I’m blogging this week from the Evolution of Psychotherapy Conference in Anaheim, where many of the world’s leaders in psychotherapy gather to discuss the state of the field and share new and innovative research findings.
Therapy is tremendously effective. The average treated client ends up better off than 80% of untreated people with similar problems. Psychotherapy for mental health problems is as effective as coronary bypass surgery for heart problems and four times as effective as flouride toothpaste in preventing dental problems. But we’re not getting better, Scott Miller said in yesterday’s opening workshop.
Miller summarizes our field’s efforts to figure this out thusly: We started by looking at our treatment models, hoping to build better techniques to reach better outcomes. This is where many training programs still live: We teach manualized, empirically-supported treatments in hopes that it will make for the most effective therapists. Except it doesn’t; the models formalize and standardize our work, but they don’t make us any more effective, according to outcome studies.
So we then moved to looking at common factors, those things that work across all theoretical models. But teaching common factors doesn’t seem to make us more effective, nor does it relieve the need to know specific models, since it is through those models that the common factors work. (My good friend Sean Davis has the leading text on common factors in couple and family therapy, and in it he makes the same point.)

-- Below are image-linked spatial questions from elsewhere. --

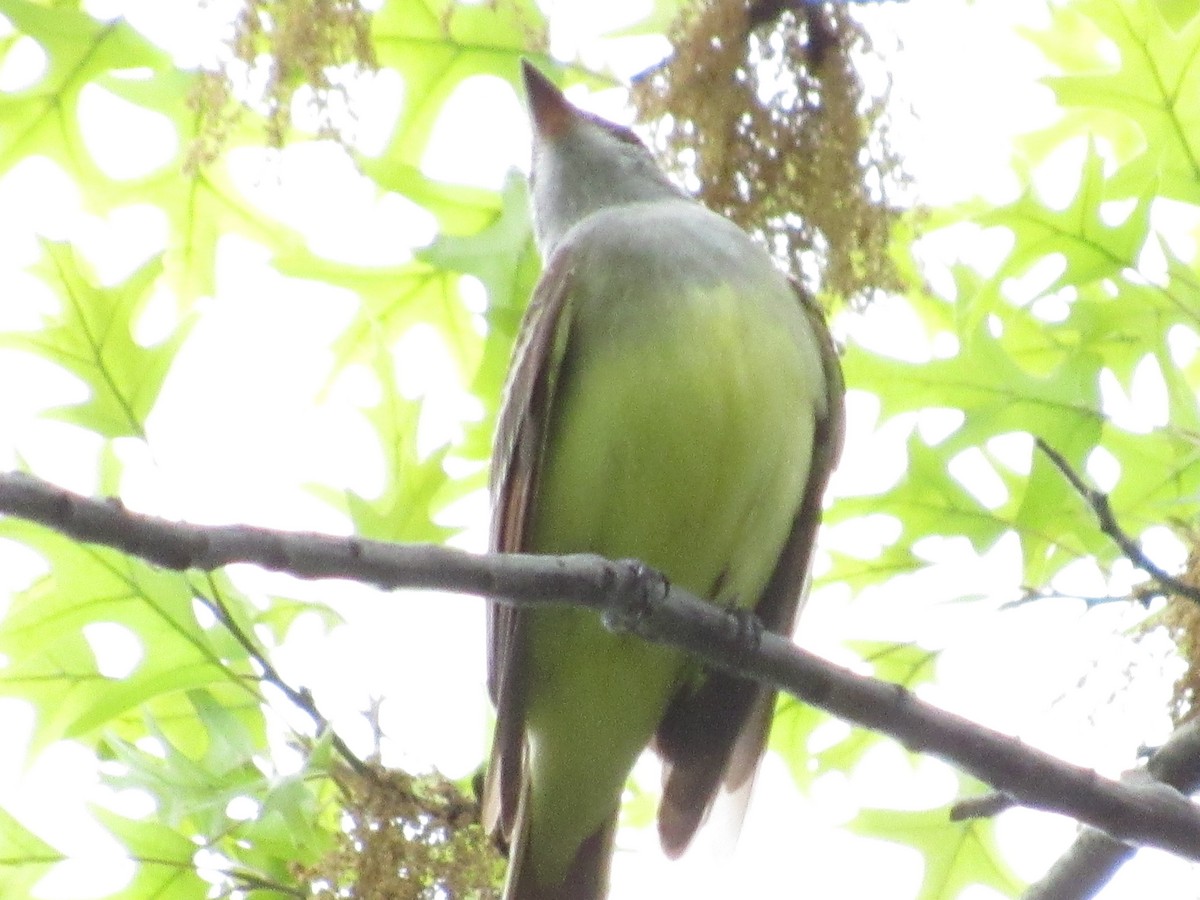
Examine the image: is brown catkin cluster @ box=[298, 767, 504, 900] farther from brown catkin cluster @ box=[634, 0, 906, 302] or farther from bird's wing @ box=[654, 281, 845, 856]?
brown catkin cluster @ box=[634, 0, 906, 302]

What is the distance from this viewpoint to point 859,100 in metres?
3.86

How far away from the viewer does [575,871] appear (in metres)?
3.74

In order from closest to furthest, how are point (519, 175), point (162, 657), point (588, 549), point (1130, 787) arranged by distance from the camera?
point (1130, 787) → point (588, 549) → point (162, 657) → point (519, 175)

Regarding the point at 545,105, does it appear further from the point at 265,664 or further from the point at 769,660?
the point at 769,660

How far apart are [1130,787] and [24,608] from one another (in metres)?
2.32

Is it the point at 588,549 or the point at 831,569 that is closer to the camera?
the point at 588,549

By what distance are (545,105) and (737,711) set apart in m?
1.53

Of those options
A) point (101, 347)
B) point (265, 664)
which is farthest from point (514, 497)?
point (101, 347)

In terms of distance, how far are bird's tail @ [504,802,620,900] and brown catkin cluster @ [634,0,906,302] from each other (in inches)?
48.5

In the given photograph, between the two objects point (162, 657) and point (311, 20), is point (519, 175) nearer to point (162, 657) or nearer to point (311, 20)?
point (311, 20)

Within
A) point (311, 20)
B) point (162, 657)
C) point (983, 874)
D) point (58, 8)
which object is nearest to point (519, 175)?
point (311, 20)

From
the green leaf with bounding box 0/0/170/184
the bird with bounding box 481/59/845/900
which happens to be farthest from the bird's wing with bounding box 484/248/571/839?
the green leaf with bounding box 0/0/170/184

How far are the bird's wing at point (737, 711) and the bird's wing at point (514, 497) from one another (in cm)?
42

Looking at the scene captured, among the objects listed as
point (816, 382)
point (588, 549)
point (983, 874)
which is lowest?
point (983, 874)
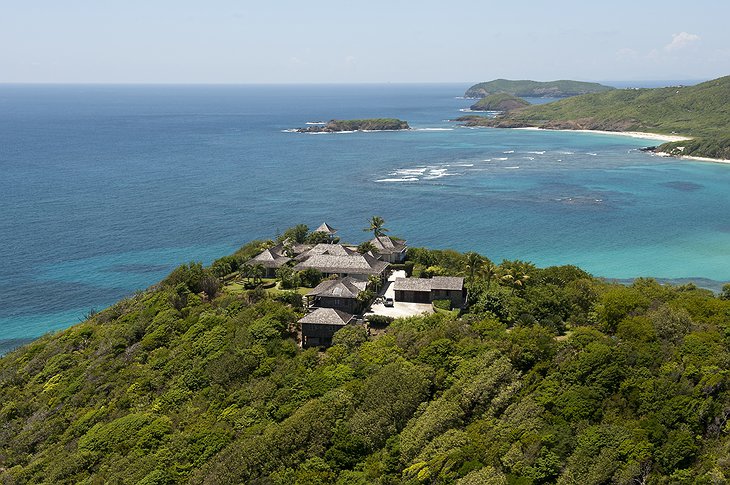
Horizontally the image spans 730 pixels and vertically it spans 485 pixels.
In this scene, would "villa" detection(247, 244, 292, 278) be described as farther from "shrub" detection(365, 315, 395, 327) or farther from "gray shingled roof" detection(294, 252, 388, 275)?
"shrub" detection(365, 315, 395, 327)

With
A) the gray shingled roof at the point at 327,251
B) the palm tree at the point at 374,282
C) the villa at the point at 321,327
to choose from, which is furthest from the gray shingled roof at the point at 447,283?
the gray shingled roof at the point at 327,251

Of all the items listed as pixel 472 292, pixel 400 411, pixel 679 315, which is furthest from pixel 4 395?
pixel 679 315

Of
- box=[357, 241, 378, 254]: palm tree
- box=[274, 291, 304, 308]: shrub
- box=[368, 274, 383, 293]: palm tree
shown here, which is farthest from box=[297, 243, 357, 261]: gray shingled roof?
box=[274, 291, 304, 308]: shrub

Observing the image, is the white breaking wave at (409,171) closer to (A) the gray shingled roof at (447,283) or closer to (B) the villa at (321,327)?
(A) the gray shingled roof at (447,283)

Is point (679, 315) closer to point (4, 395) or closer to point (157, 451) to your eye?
point (157, 451)

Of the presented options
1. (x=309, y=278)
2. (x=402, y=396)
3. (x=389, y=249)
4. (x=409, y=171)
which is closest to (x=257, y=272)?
(x=309, y=278)

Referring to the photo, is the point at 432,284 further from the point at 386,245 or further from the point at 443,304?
the point at 386,245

So the focus then shifted to the study of outcomes rather than methods, and what we found was that some therapists consistently achieve better outcomes than their peers. That has moved the field into a close examination of excellence and expertise.
The findings there are striking, and I can’t do them full justice here — I’ll address the training issues in more detail in a future post. But the short version is this: We don’t spend a ton of time training students to do the things that actually seem to make them better therapists (“better” here meaning more effective). Miller cited a vast literature identifying deliberate practice — not just more hours seeing clients, but significant time focused on reviewing weaknesses in those sessions while not actively in them and then taking action to address those weaknesses — as the key task in making people more effective. What I hear in my therapy-teacher framework: We need to be doing a lot more videotaping.